Course
DeepSeek recently released DeepSeek V3.1, a large-scale hybrid reasoning model that supports both “think” and “non-think” answer modes, making it ideal for interactive document analysis.
In this blog, I’ll focus on DeepSeek V3.1’s agentic capabilities for understanding research papers. I’ll explain step by step how to turn any PDF into an interactive research assistant through a Streamlit app—I’ll walk you through:
- Integrating DeepSeek V3.1 via OpenRouter’s API for scalable, long-document reasoning
- Extracting and parsing PDF text to handle academic papers of any length
- Designing a Streamlit app that lets users switch between quick factual answers and deep, evidence-based reasoning
- Implementing cost tracking and performance measurement for real-world research scenarios
- Supporting answers with quotes extracted from the source
At the end, your app will look like this:

What Is DeepSeek V3.1?
DeepSeek V3.1 is a 671B-parameter, hybrid Mixture-of-Experts (MoE) model trained for both "thinking" (detailed, reasoned) and "non-thinking" (factual, concise) answering styles. It supports 128,000-token contexts and is accessible via OpenRouter’s OpenAI-compatible API.

Source: DeepSeek
DeepSeek V3.1’s most important features are:
- Long-context handling: DeepSeek V3.1 efficiently processes extremely long documents, supporting context windows up to 128,000 tokens (over 100 pages), making it ideal for comprehensive research papers and reports.
- Dual reasoning modes: The model comes with the following two reasoning modes:
- Thinking mode: This mode delivers detailed, stepwise reasoning and cites evidence directly from the source material for deep analysis and critique.
- Non-thinking mode: This mode provides concise, factual responses for rapid information retrieval and quick Q&A.
- Hybrid mixture-of-experts architecture: DeepSeek V3.1 combines multiple expert subnetworks, enabling both factual recall and advanced synthesis within the same model.
- Agentic and tool-augmented workflows: The model is designed for integration with agent-based systems and supports external tool use for richer, multi-step workflows.
- OpenAI-compatible API access: It is accessible via OpenRouter’s OpenAI-compatible API, making deployment and integration straightforward for developers.
DeepSeek V3.1 Demo: Research Paper Assistant
In this section, I’ll walk through how I used DeepSeek V3.1 to turn any uploaded PDF research paper into an interactive, AI-powered research assistant.
Here’s how it works:
- Upload a PDF research paper and preview the extracted text.
- Ask natural language questions about the paper.
- Choose between “Explain in Brief” (non-think) or “Explain in Detail” (think) response modes.
- Instantly receive answers, along with response time, token usage/cost estimates, and supporting quotes from the source.
Step 1: Prerequisites
Before running this demo, let’s make sure we have all the prerequisites in place.
Step 1.1: Imports
First, ensure you have the following imports installed:
pip install streamlit openai pypdfThis command ensures you have all the core dependencies for UI, PDF handling, and API requests.
Step 1.2: Setting up OpenRouter API key
DeepSeek V3.1 model is available through numerous platforms along with the DeepSeek Official API. However, I used OpenRouter instead, which provides users access to multiple API keys for numerous models and was the most cost-effective for the purpose of this demo.
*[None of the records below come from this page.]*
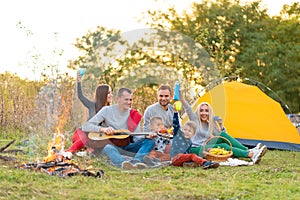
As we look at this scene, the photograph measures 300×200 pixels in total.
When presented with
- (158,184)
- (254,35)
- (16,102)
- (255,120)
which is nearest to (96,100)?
(158,184)

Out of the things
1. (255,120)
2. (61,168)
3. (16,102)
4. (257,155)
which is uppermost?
(16,102)

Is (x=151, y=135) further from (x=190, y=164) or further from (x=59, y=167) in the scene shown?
(x=59, y=167)

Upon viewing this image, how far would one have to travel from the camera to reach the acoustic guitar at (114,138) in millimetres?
6012

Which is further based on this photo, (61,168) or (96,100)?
(96,100)

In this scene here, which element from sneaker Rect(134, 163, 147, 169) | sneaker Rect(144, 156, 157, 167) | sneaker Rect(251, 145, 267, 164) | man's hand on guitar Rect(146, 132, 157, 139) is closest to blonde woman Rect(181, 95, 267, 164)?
sneaker Rect(251, 145, 267, 164)

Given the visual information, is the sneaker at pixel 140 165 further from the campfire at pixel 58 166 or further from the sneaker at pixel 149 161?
the campfire at pixel 58 166

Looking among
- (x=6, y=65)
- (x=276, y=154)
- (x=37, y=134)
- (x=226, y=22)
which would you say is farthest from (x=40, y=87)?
(x=226, y=22)

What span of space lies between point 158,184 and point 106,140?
4.78 ft

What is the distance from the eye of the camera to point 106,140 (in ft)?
19.8

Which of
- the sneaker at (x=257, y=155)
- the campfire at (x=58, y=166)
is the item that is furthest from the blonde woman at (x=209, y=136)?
the campfire at (x=58, y=166)

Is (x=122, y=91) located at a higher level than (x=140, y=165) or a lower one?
higher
Here are the steps to set up an API Key for DeepSeek V3.1:
- Set up an account at https://openrouter.ai/
- Navigate to the Models tab and search for “DeepSeek V3.1”. You can also choose a base version, but it is trained only for raw next-token prediction, which makes prompting a bit more difficult. So, I used the chat version “deepseek/deepseek-chat-v3.1.”

- Scroll down and click on Create API Key. Fill out the name for the key and credit limit (optional), and click Create. Save this API key for future use.

- Next, navigate to the Credits tab and add your card or bank information. You can also pay via Amazon Pay or crypto. For this demo, I added about $8, which was enough.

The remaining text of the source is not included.